Das Fach Erdkunde in der Schule lässt sich kennzeichnen durch die Überschrift:
 
Naturfaktoren und Menschen prägen Landschaften.
 
Zu den vorwiegend vom Menschen geprägten Kulturlandschaften gehören die Siedlungen (Dörfer, Städte, Ballungsräume, Megacities), die landwirtschaftlich genutzten Bereiche und die durch Industrie und Bergbau veränderten Räume. Naturlandschaften sind dagegen vom Menschen gar nicht oder wenig beeinflusst. Hier spielen die Geofaktoren die entscheidende Rolle: Gestein, Relief, Boden, Klima, Gewässernetz, Tier- und Pflanzenwelt.
Im Erdkundeunterricht wird die Entstehung von Kultur- und Naturlandschaften in verschiedenen Räumen beschrieben und erklärt.
Am Anfang steht Deutschland im Mittelpunkt, wobei dann auch die Klassenfahrten nach Wangerooge aus geographischer Sicht vorbereitet werden.
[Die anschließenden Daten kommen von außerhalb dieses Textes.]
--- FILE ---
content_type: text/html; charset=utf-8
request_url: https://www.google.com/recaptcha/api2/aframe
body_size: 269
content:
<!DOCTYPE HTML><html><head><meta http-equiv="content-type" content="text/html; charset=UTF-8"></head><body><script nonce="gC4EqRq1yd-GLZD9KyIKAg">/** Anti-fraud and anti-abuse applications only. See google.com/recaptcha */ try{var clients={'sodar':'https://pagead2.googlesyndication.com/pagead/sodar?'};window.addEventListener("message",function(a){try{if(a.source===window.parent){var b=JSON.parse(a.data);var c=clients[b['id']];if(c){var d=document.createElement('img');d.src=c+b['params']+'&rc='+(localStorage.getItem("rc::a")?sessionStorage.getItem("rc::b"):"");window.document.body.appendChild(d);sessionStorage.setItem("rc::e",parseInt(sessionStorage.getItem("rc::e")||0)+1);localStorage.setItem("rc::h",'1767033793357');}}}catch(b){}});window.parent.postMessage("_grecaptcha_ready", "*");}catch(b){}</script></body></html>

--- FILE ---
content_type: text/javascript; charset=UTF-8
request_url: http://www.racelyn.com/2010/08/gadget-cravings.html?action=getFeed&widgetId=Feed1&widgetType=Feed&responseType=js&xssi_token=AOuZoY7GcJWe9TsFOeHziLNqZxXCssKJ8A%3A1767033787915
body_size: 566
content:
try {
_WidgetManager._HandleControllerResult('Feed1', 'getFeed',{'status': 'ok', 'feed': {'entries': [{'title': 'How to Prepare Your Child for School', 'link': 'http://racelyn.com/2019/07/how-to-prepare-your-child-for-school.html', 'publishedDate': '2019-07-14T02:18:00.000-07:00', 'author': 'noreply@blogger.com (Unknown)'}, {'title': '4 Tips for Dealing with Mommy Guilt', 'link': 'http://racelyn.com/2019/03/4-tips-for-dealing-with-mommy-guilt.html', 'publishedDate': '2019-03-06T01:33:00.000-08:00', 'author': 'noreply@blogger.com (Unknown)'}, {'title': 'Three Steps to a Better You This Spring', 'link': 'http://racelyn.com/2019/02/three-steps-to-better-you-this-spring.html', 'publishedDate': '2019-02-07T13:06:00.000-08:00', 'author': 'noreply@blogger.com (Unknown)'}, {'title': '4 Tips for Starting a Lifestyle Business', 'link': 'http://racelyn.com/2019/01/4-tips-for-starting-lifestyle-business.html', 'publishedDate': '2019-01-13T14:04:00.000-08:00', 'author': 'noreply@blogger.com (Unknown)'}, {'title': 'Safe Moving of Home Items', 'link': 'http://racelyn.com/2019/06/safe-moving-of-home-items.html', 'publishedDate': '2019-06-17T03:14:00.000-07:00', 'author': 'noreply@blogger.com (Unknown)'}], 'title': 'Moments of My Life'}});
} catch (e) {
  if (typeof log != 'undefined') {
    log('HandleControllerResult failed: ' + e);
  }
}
Danach wird die Betrachtung auf die gesamte Welt ausgedehnt, und es werden verschiedene Klima- und Landschaftszonen und die dort lebenden und wirtschaftenden Menschen betrachtet.
Dabei spielen dann auch zunehmend die modern gewordenen Begriffe Globalisierung und Nachhaltigkeit eine wichtige Rolle.
 
Der Erdkundeunterricht soll dazu beitragen, den Schülerinnen und Schülern raumbezogene Handlungskompetenz zu vermitteln. Gemeint sind damit die Fähigkeit und die Bereitschaft, die nahe und ferne räumliche Umwelt fachstrukturell zu erfassen und zu durchdringen sowie selbstbestimmt und solidarisch an ihrer Entwicklung und Bewahrung mitzuarbeiten.
 
Das soll zum Beispiel auf lokaler Ebene das Verständnis für Vorgänge im Bereich der Stadtplanung (Flächennutzungsplan, Bebauungsplan) und so auch die aktive Teilnahme und Gestaltung ermöglichen. Auf globaler Ebene ist es dann zum Beispiel das Verständnis für die Bedeutung fair gehandelter Produkte.